Черпай не перечерпаешь, сколько раз они с Сашкой совершали побег из замка через подкопы, съезжали с башни (куда тоже добирались настырные туареги) на веревках, скрученных из савана мнимо скончавшегося то одного, то другого узника, обмирая, по-простому сигали в снег, пробирались в сельву сквозь пампасы, замерзали во льдах Аляски, тонули во Флоридских болотах и вновь оживали: замок Иф был связан и со Старым, и с Новым, и даже с тем светом. А уж когда аббат Фариа из гвоздей собственного ложа, битых черепков, лампады и золотых нитей, похищенных из аксельбантов хозяина тюрьмы, сумел изготовить радиопередатчик...

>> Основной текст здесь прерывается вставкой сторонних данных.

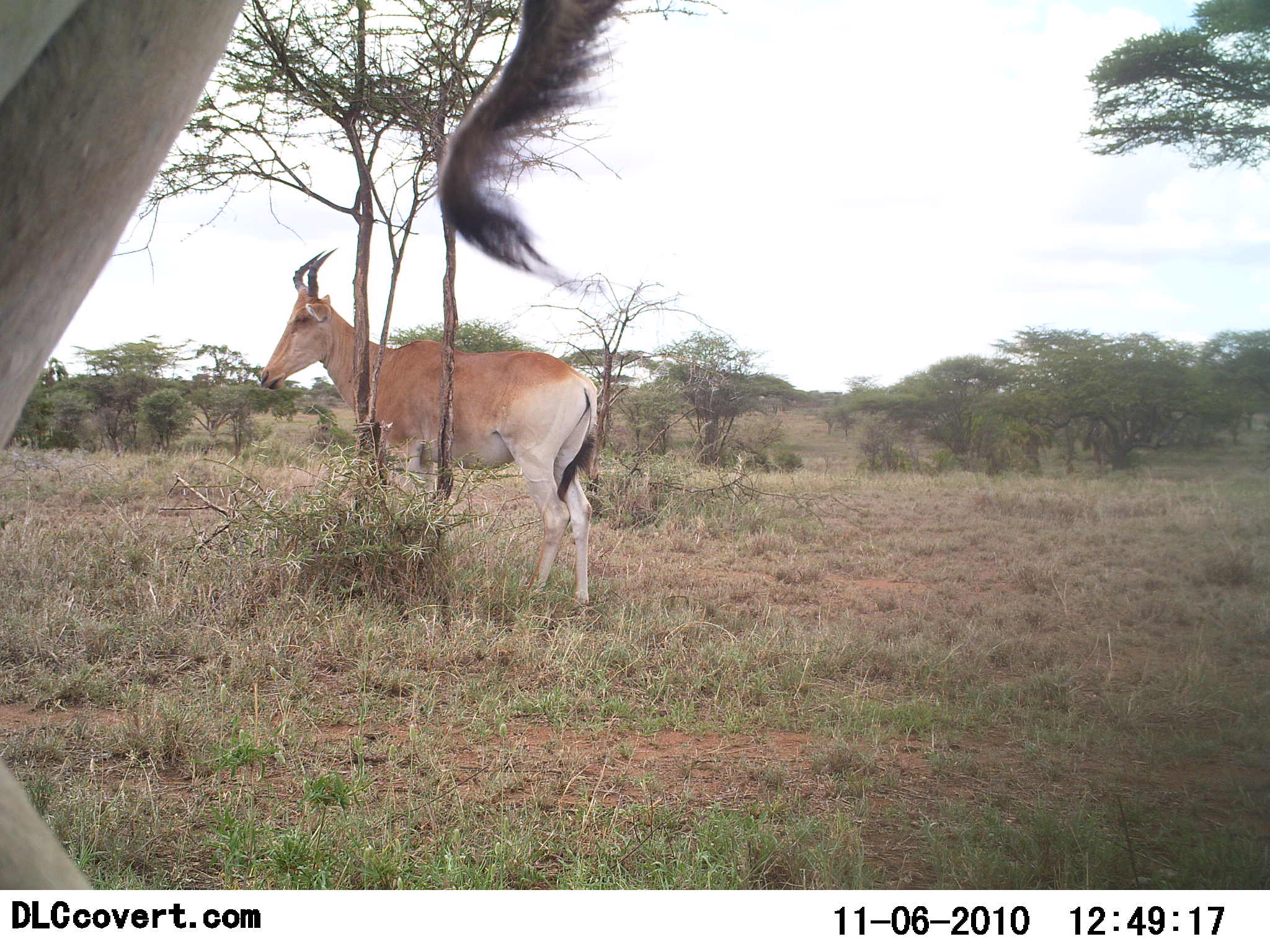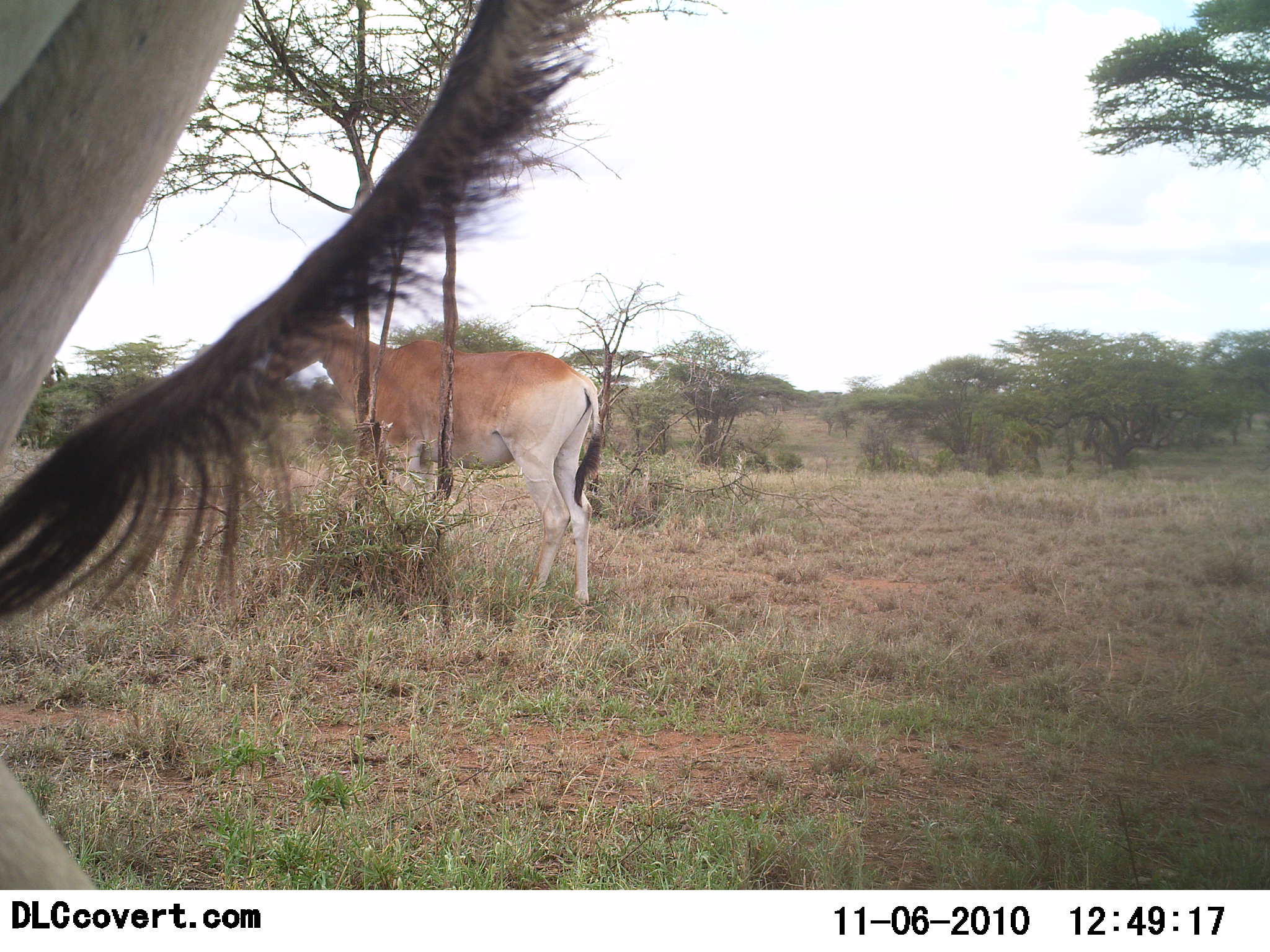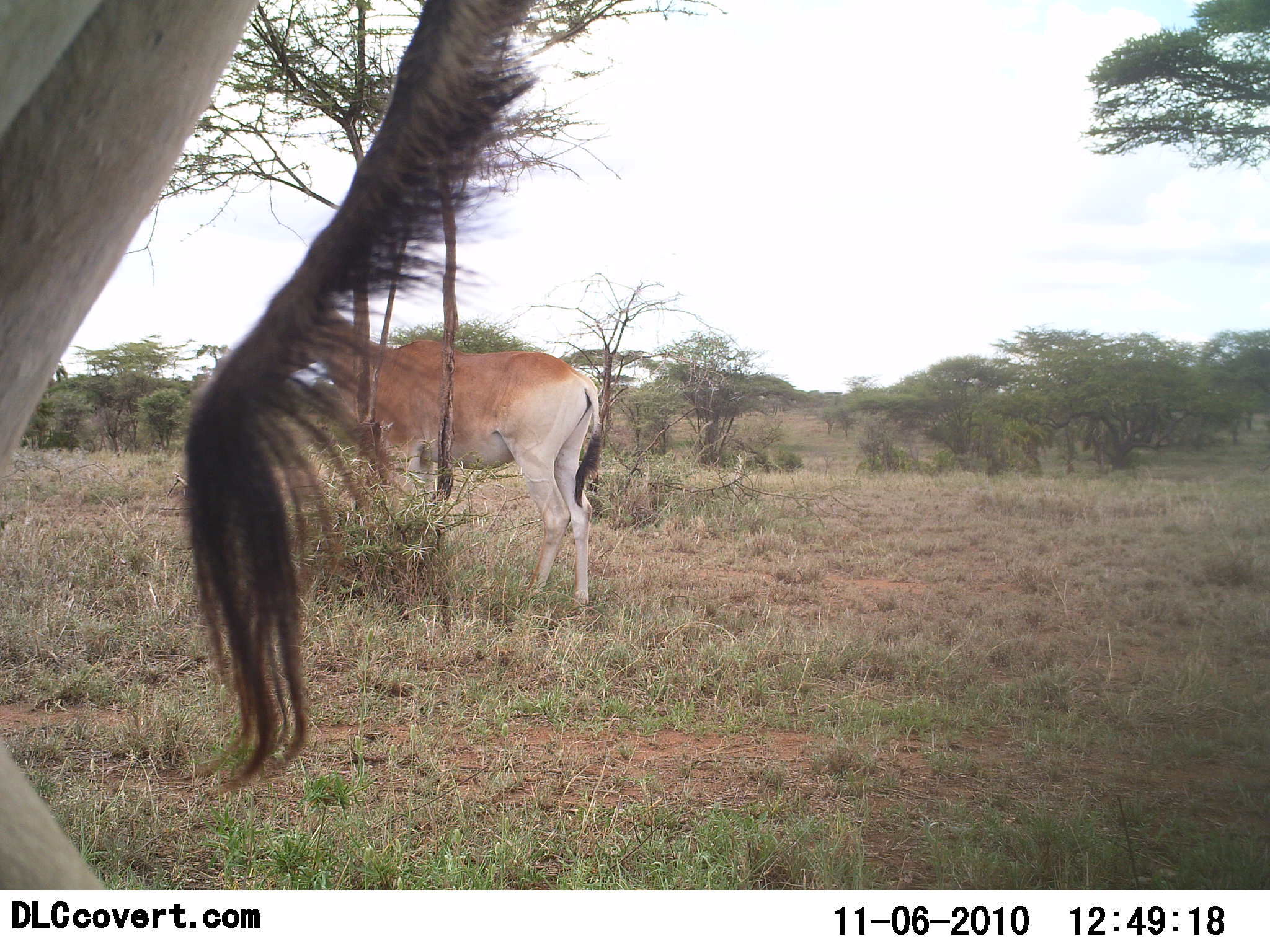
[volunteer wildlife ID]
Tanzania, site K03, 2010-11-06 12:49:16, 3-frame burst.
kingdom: Animalia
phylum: Chordata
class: Mammalia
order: Artiodactyla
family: Bovidae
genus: Alcelaphus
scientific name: Alcelaphus buselaphus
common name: hartebeest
Hartebeest (Alcelaphus buselaphus), count 2. Behavior (volunteer vote fractions): standing 100%, resting 0%, moving 0%, interacting 0%. Young present (vote fraction): 0%. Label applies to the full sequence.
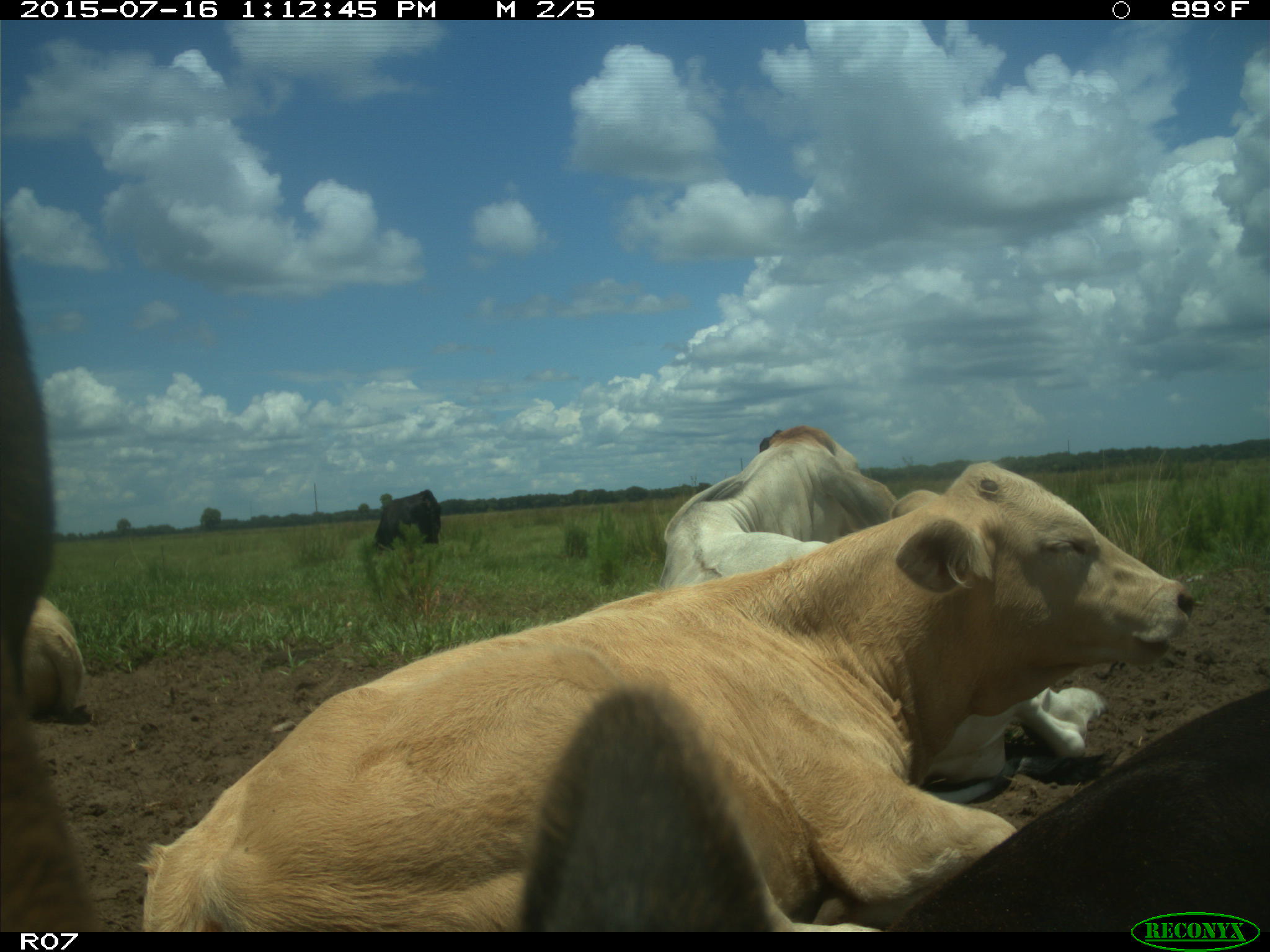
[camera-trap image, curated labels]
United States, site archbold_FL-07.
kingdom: Animalia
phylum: Chordata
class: Mammalia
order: Artiodactyla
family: Bovidae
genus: Bos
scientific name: Bos taurus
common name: domestic cow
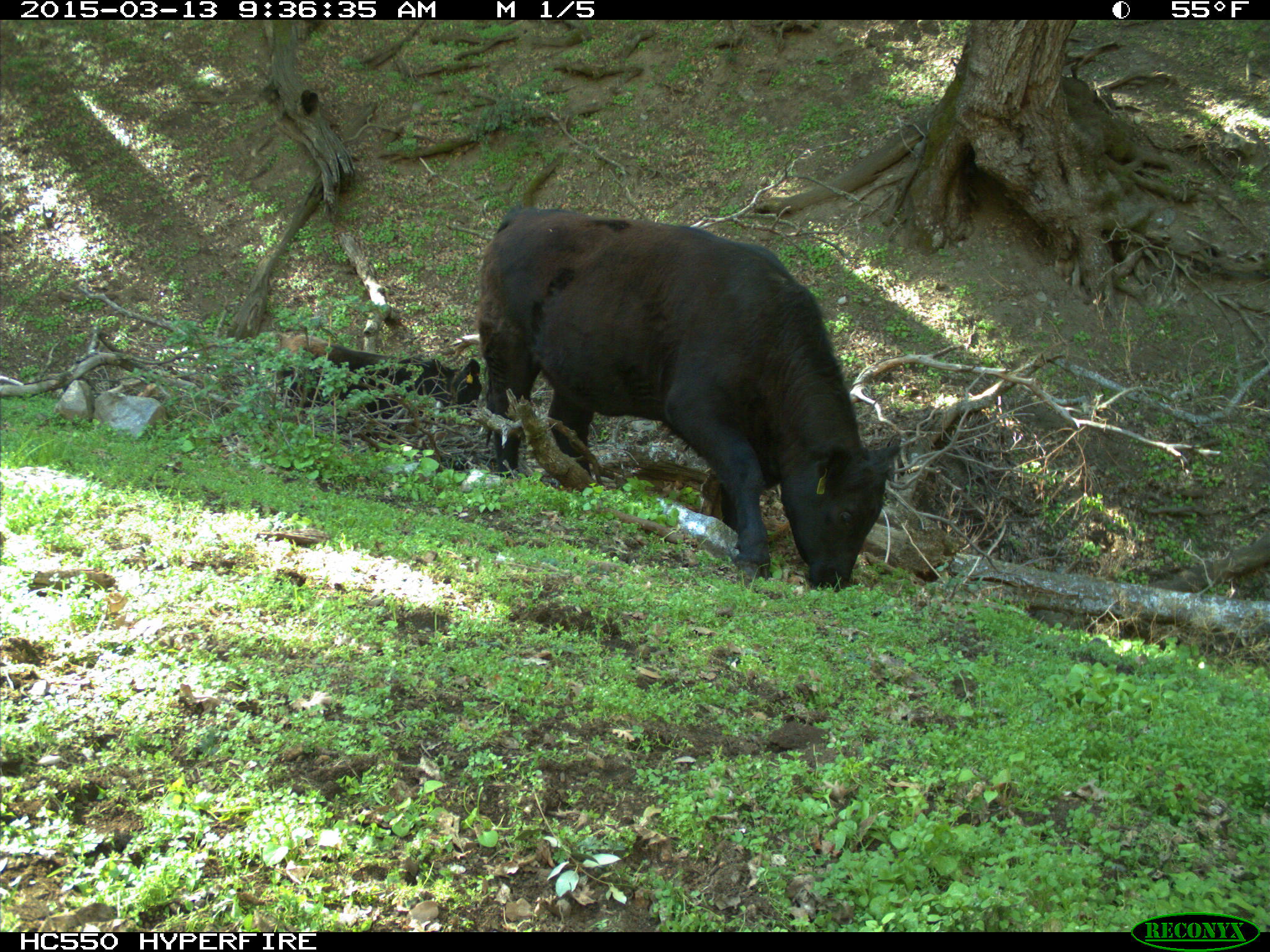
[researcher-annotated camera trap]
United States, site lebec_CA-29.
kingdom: Animalia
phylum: Chordata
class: Mammalia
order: Artiodactyla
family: Bovidae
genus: Bos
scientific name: Bos taurus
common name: domestic cow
Bos taurus (domestic cow).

Замок Иф теперь лучше и не ворошить, проглоченный вместе с восстановленной для этой цели каменной юртой – рестораном "Трактиръ", русская кухня эксклюзив. А вот кружок радиолюбителей так и остался вечно... Нет, он тоже был проглочен вместе с волшебным запахом плавящейся канифоли, с азартно раскуроченными шефскими приборами по стенам, с хвостатыми разноцветными цистерночками сопротивлений и леденцами конденсаторов, с лысыми лампочками и набриолиненными катушками, с "папами" и "мамами", как игриво, в отсутствие девочек и взрослых, именовались разъемы ("папы" вставлялись в "мам"), и даже с небольшим ладным физиком, уходившим домой (да и то не наверняка) только ночевать – ибо в новой школе и физик перестал поминутно вспыхивать своей треугольной улыбкой. Витя не зря проходил мимо новой строящейся школы с таким душевным спазмом, будто это была предназначенная ему тюрьма (уже влитые в серый фасад грязно-белые профили глядящих исключительно друг в друга Маяковского, Горького, кажется, и Пушкина тоже были чудовищно увеличенными медалями неумолимых диктаторов).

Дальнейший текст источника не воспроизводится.